The first monks to settle in Orval arrived from the south of Italy in 1070. Count Arnould de Chiny, lord of the manor, welcomed them and granted them land from his own domain. Construction was immediately begun of the church and conventual buildings.
For reasons we do not know these pioneers moved away after about forty years. Othon, son of Arnould, replaced the monks by a small community of Canons who were able to complete the construction work begun by their predecessors ; in 1124 the completed church was consecrated by Henri de Winton, Bishop of Verdun. Soon afterwards, however, the Canons ran into economic difficulties, a situation which led them to request affiliation to the Order of Cîteaux, at that time in full expansion. Their request was transmitted to Saint Bernard who accepted it. He entrusted the re-establishment of Orval to the eldest of his daughter-houses, the Abbey of Trois-Fontaines in Champagne.
On the 9th March 1131, seven monks under the leadership of Constantin arrived at Orval from Trois-Fontaines. Monks and Canons formed one single community and began at once on the adaptation of the buildings to Cistercian usages. The new church was completed before 1200.
The Cistercians were particularly careful to establish a farm and a forestry domain ; these forms of work would allow them to live according to their observances. The land immediately around the monastery is poor and unsuited to farming. As early as 1131, the monks received a small domain about 20 kms. from the monastery near Carignan ; this was to become the hub of their finest grange, that of Blanchampagne. In the following years, the monks received further land in donations. Of these lands, mention must be made of the group of Bure-Villancy, in the Meurthe-&-Moselle region, which would be the centre of OrvaI's iron industry.
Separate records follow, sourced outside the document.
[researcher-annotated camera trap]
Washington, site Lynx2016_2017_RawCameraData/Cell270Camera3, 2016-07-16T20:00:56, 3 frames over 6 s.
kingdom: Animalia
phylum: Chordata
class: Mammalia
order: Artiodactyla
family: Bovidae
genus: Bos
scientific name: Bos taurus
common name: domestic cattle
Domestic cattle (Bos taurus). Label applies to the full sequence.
For five centuries, Orval led a hidden life, like so many other monasteries of the Order. During the 12th Century, the abbey seems to have been prosperous ; from the middle of the following century, calamities were often to be its lot for long periods. In 1252 the abbey was gutted by fire and the consequences weighed on the community for almost a century. Certain buildings had to be entirely reconstructed. So serious was the state of misery that for a time the authorities of the Order went so far as to envisage the suppression of the monastery.